Entanglement of mechanical oscillators coupled to a non-equilibrium environment

TL;DR

This paper investigates how non-equilibrium environments influence entanglement in coupled mechanical oscillators, revealing an optimal dissipation level for maximum entanglement using a comprehensive quantum Langevin framework.

Contribution

It introduces a general exact quantum Langevin equation approach applicable to arbitrary bath spectra, demonstrating the limitations of the Lindblad method in non-equilibrium settings.

Findings

Maximum entanglement occurs at an optimal dissipation strength.

Lindblad approach fails to accurately predict entanglement in non-equilibrium environments.
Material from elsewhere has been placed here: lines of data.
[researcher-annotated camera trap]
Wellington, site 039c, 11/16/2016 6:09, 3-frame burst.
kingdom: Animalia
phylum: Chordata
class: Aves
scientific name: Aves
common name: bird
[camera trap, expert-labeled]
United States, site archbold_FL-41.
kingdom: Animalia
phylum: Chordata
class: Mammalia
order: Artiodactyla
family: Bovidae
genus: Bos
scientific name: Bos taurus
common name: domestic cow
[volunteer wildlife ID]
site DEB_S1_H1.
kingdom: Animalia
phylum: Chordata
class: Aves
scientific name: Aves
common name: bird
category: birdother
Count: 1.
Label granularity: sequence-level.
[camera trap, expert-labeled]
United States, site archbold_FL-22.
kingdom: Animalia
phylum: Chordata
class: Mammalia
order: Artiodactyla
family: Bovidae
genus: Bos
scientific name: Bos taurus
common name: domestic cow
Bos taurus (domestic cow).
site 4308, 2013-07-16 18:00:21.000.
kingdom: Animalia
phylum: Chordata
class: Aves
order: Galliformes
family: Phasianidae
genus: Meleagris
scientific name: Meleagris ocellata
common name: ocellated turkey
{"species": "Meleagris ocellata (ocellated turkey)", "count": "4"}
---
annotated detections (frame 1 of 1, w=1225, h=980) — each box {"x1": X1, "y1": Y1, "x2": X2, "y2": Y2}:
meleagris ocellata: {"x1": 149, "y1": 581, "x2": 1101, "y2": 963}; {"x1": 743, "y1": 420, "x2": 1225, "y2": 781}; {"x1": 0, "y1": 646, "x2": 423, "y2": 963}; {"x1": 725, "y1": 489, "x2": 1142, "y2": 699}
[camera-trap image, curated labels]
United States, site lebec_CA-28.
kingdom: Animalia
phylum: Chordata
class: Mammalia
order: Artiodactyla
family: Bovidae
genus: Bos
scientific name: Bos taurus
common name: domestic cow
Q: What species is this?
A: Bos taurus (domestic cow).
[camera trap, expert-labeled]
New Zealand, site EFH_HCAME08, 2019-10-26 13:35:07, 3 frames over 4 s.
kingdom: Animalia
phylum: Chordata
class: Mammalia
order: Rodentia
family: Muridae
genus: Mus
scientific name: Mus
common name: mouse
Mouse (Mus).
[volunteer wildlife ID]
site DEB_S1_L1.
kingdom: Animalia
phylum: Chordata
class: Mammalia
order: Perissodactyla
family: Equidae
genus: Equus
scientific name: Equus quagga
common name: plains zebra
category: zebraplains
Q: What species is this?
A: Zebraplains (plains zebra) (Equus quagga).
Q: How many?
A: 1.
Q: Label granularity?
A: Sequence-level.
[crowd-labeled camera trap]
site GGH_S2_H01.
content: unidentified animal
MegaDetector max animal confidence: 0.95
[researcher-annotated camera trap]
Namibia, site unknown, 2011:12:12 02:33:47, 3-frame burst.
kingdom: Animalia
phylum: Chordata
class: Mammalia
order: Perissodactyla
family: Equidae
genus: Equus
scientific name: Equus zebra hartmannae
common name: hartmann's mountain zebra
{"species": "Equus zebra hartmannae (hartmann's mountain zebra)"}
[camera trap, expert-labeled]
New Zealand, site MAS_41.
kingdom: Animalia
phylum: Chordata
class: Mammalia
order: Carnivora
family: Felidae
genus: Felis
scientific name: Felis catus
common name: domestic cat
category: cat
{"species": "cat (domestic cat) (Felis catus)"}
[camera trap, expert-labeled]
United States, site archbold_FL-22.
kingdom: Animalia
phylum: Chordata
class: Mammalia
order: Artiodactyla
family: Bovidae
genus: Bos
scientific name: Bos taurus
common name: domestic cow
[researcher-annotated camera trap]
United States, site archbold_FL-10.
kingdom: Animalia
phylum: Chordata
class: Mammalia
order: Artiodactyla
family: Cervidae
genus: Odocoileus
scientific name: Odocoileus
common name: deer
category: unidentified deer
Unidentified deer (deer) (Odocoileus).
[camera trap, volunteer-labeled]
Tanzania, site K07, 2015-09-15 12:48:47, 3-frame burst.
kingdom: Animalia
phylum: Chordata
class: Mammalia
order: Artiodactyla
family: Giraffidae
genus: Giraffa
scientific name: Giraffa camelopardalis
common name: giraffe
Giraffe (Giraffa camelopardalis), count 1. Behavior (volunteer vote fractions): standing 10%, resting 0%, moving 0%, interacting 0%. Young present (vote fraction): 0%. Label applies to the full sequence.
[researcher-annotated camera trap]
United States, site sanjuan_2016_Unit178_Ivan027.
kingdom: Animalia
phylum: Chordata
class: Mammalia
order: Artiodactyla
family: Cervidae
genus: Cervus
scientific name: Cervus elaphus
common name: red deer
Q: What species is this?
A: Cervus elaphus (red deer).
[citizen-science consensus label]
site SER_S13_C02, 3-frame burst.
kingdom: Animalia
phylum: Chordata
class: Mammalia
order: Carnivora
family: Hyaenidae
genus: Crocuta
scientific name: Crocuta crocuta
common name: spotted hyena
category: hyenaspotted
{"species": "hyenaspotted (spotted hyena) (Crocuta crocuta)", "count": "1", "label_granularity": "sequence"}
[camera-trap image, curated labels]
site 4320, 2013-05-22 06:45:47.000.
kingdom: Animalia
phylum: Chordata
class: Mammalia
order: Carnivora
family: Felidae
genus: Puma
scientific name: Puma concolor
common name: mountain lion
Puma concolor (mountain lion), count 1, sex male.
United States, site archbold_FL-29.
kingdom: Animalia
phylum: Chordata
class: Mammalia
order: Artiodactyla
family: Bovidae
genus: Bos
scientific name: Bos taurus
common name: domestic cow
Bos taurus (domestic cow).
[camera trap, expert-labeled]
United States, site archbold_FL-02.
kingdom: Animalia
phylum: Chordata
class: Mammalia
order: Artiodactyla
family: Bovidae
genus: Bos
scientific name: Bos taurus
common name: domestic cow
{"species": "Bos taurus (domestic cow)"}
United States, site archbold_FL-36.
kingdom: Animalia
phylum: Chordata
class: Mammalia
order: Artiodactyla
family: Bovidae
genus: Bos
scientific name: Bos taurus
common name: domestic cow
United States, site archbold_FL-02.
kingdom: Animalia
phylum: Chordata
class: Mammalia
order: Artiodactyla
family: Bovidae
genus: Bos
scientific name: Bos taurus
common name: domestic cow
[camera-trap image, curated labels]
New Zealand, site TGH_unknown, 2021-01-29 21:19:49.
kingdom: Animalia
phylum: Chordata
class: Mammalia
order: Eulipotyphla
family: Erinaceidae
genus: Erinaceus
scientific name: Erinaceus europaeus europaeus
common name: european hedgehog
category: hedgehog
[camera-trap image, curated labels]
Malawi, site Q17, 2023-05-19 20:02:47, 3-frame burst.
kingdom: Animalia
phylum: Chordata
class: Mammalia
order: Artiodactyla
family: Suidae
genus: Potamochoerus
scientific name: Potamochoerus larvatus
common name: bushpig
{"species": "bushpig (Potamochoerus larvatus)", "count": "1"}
The framework applies to arbitrary bath spectra, both in and out of equilibrium.

Abstract

Recent experiments aim at cooling nanomechanical resonators to the ground state by coupling them to non-equilibrium environments in order to observe quantum effects such as entanglement. This raises the general question of how such environments affect entanglement. Here we show that there is an optimal dissipation strength for which the entanglement between two coupled oscillators is maximized. Our results are established with the help of a general framework of exact quantum Langevin equations valid for arbitrary bath spectra, in and out of equilibrium. We point out why the commonly employed Lindblad approach fails to give even a qualitatively correct picture.